Nonlinear Channel Models And Their Simulations PDF Author: Yecai Guo
Publisher: World Scientific
ISBN: 9811249466
Category : Technology & Engineering
Languages : en
Pages : 449

Book Description
This comprehensive compendium highlights the research results of nonlinear channel modeling and simulation. Nonlinear channels include nonlinear satellite channels, nonlinear Volterra channels, molecular MIMO channels, etc.This volume involves wavelet theory, neural network, echo state network, machine learning, support vector machine, chaos calculation, principal component analysis, Markov chain model, correlation entropy, fuzzy theory and other theories for nonlinear channel modeling and equalization.The useful reference text enriches the theoretical system of nonlinear channel modeling and improving the means of establishing nonlinear channel model. It is suitable for engineering technicians, researchers and graduate students in information and communication engineering, and control science and engineering, intelligent science and technology.

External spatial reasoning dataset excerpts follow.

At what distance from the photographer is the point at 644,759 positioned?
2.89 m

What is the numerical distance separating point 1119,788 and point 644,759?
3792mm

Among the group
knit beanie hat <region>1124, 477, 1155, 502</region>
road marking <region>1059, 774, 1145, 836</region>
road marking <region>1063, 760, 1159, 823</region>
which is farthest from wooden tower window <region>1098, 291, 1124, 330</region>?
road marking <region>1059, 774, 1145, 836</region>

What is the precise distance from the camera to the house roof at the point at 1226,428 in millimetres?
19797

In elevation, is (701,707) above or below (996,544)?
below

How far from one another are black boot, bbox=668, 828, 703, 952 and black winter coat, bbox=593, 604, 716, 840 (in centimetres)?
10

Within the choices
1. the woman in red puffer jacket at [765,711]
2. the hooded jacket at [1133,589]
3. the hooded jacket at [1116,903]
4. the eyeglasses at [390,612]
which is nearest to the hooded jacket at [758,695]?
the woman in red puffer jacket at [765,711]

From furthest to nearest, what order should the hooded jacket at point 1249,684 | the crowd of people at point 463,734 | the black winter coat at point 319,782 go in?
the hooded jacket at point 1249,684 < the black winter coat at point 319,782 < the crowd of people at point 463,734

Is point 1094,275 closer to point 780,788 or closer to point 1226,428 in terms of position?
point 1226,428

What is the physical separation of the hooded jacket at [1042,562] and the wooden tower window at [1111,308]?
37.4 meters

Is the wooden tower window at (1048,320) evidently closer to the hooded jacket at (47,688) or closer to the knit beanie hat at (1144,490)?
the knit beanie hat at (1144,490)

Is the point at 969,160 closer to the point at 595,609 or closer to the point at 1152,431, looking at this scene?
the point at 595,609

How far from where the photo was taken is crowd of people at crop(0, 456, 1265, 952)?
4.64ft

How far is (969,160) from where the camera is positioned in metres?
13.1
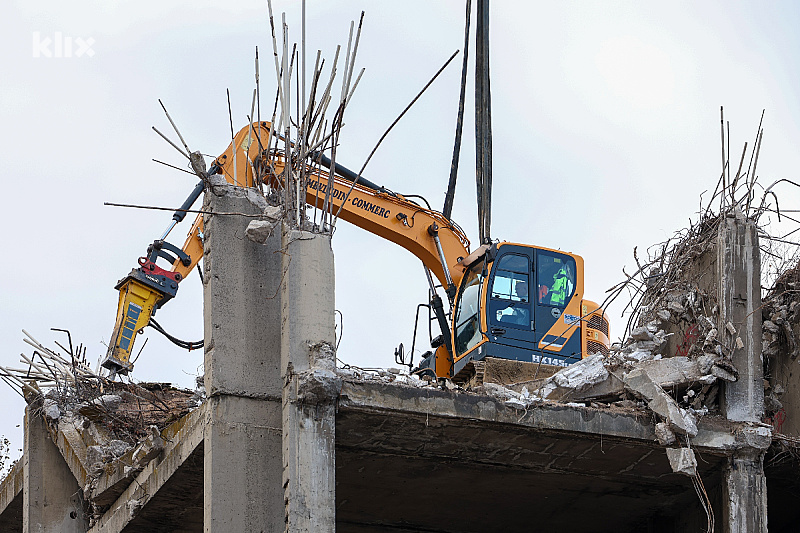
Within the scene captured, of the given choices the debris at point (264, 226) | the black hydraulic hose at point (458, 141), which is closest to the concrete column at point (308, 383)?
the debris at point (264, 226)

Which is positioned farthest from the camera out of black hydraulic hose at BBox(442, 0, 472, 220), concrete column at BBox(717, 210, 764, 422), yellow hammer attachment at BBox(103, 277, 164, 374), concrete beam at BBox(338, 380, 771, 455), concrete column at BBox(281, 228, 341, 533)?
black hydraulic hose at BBox(442, 0, 472, 220)

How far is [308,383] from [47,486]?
6.17 meters

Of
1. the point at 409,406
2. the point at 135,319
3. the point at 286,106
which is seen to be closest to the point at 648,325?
the point at 409,406

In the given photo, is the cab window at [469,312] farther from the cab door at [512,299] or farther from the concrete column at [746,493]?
the concrete column at [746,493]

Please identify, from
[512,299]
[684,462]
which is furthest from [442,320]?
[684,462]

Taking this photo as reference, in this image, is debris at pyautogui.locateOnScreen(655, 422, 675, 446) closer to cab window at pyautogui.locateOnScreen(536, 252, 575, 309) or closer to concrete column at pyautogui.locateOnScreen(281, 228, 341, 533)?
concrete column at pyautogui.locateOnScreen(281, 228, 341, 533)

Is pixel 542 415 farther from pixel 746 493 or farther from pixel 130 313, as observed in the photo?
pixel 130 313

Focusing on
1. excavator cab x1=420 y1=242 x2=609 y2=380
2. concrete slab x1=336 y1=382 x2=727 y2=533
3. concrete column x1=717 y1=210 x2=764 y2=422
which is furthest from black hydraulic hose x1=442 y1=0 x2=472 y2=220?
concrete column x1=717 y1=210 x2=764 y2=422

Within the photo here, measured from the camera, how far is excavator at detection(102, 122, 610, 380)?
14188 mm

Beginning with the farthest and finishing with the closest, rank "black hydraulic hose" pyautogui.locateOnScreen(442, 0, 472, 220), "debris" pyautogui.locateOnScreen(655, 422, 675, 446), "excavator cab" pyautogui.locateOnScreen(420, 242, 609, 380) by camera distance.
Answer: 1. "black hydraulic hose" pyautogui.locateOnScreen(442, 0, 472, 220)
2. "excavator cab" pyautogui.locateOnScreen(420, 242, 609, 380)
3. "debris" pyautogui.locateOnScreen(655, 422, 675, 446)

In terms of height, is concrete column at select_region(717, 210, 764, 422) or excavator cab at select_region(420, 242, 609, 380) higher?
excavator cab at select_region(420, 242, 609, 380)

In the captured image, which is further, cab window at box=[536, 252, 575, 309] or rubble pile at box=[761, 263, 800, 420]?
cab window at box=[536, 252, 575, 309]

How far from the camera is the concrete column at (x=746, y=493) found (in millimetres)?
10180

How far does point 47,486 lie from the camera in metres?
14.1
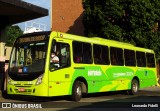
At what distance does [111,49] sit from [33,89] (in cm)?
574

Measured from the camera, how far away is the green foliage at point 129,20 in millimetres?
31641

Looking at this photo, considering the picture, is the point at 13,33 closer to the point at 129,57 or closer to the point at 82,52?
the point at 129,57

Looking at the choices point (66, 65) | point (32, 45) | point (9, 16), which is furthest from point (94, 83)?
point (9, 16)

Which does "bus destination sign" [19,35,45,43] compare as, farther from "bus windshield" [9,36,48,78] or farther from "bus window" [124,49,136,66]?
"bus window" [124,49,136,66]

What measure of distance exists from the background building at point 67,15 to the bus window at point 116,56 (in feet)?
86.2

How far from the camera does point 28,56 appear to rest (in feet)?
50.3

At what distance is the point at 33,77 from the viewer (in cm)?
1480

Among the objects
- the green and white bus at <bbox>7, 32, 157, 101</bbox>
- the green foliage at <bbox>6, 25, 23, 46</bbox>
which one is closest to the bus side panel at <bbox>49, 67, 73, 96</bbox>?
the green and white bus at <bbox>7, 32, 157, 101</bbox>

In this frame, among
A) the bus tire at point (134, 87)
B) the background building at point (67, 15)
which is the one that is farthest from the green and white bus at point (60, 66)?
the background building at point (67, 15)

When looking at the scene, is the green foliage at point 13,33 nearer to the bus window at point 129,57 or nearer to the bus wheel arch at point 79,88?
the bus window at point 129,57

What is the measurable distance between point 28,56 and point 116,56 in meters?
5.79

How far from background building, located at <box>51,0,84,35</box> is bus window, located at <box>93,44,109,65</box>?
27.7 meters

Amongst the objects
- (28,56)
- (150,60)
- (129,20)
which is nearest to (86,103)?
(28,56)

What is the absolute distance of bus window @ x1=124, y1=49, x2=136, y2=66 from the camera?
817 inches
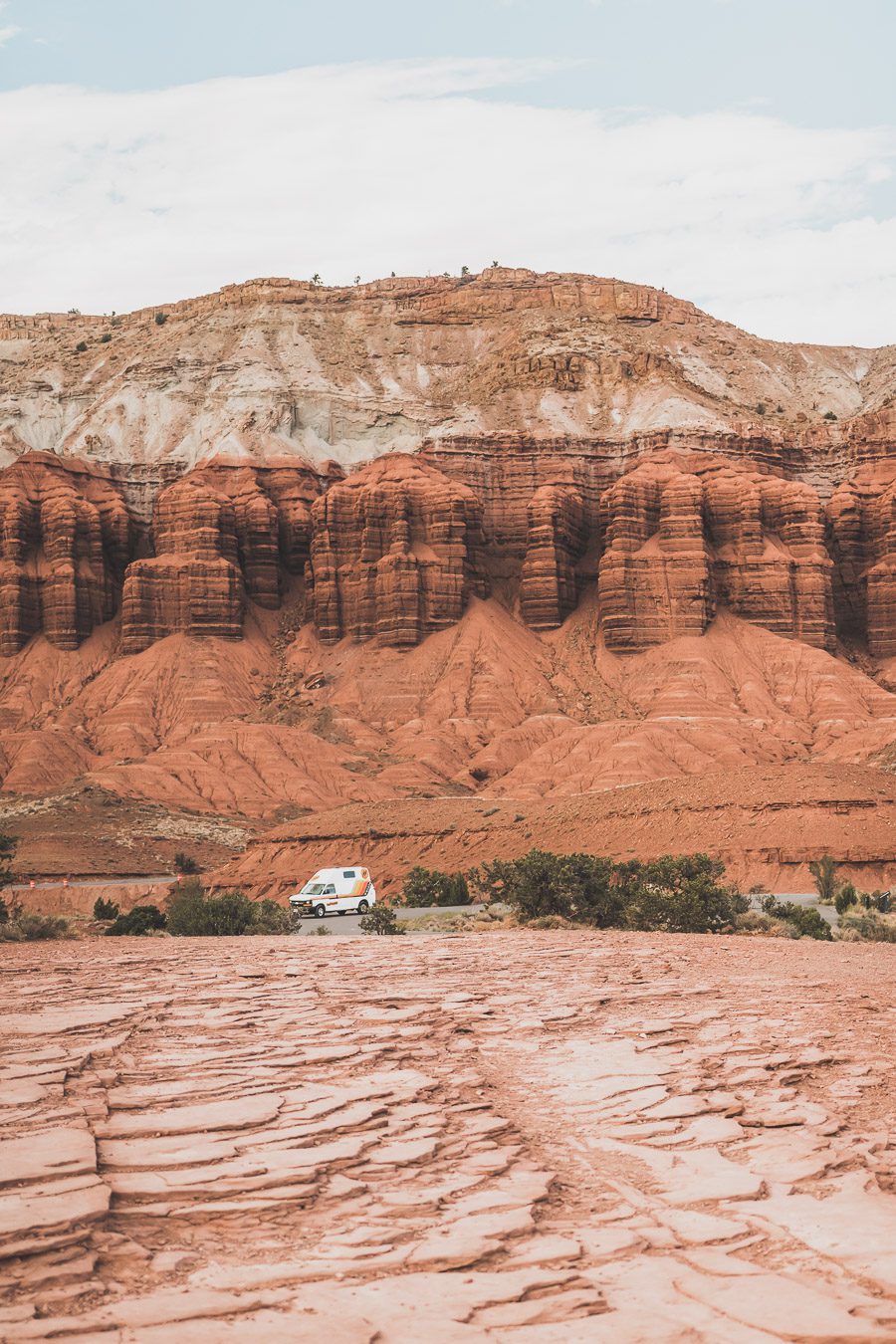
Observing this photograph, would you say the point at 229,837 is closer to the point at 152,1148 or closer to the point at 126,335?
the point at 152,1148

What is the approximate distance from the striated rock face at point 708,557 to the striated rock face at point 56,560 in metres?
32.6

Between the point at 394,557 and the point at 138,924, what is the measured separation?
58697mm

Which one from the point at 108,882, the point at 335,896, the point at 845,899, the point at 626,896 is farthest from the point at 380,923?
the point at 108,882

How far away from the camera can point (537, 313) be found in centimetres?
12044

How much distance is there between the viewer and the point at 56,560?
3652 inches

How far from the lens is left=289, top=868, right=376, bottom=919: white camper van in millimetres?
36094

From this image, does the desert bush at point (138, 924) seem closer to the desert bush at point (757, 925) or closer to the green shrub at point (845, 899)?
the desert bush at point (757, 925)

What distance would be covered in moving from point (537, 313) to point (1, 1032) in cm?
11524

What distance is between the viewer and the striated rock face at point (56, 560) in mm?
92062

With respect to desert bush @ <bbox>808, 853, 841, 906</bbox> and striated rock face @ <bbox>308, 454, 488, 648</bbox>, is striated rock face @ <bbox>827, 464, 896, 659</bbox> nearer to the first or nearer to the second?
striated rock face @ <bbox>308, 454, 488, 648</bbox>

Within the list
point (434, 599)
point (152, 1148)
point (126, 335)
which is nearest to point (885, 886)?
point (152, 1148)

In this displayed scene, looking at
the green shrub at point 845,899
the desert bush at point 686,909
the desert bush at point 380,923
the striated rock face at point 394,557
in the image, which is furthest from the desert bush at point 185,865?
the striated rock face at point 394,557

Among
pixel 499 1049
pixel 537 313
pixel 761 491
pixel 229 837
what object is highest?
pixel 537 313

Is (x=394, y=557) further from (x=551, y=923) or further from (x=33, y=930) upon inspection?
(x=33, y=930)
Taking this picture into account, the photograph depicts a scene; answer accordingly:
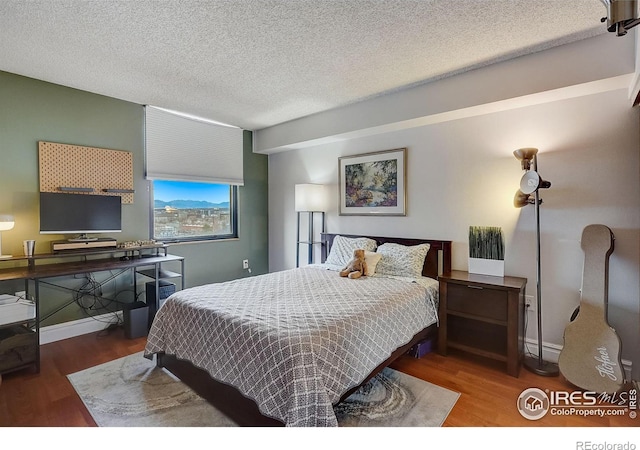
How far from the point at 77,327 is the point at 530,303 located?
14.2ft

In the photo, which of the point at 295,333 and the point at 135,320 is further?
the point at 135,320

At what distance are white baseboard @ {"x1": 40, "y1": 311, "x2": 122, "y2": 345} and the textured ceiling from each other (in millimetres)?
2343

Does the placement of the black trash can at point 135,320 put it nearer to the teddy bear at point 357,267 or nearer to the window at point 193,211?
the window at point 193,211

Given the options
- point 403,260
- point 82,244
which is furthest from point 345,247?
point 82,244

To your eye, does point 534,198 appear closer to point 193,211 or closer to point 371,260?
point 371,260

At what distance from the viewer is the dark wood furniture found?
248cm

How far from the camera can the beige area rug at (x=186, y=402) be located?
1.91 m

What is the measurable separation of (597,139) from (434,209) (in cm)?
137

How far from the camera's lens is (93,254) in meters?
3.30

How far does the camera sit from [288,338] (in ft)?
5.57

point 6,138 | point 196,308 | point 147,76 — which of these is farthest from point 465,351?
point 6,138

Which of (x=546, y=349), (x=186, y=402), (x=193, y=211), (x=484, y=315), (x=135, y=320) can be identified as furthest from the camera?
(x=193, y=211)

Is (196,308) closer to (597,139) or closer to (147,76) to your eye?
(147,76)

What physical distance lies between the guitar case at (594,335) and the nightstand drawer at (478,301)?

Nonlinear Channel Models And Their Simulations

Nonlinear Channel Models And Their Simulations PDF Author: Yecai Guo
Publisher: World Scientific
ISBN: 9811249466
Category : Technology & Engineering
Languages : en
Pages : 449

Book Description
This comprehensive compendium highlights the research results of nonlinear channel modeling and simulation. Nonlinear channels include nonlinear satellite channels, nonlinear Volterra channels, molecular MIMO channels, etc.This volume involves wavelet theory, neural network, echo state network, machine learning, support vector machine, chaos calculation, principal component analysis, Markov chain model, correlation entropy, fuzzy theory and other theories for nonlinear channel modeling and equalization.The useful reference text enriches the theoretical system of nonlinear channel modeling and improving the means of establishing nonlinear channel model. It is suitable for engineering technicians, researchers and graduate students in information and communication engineering, and control science and engineering, intelligent science and technology.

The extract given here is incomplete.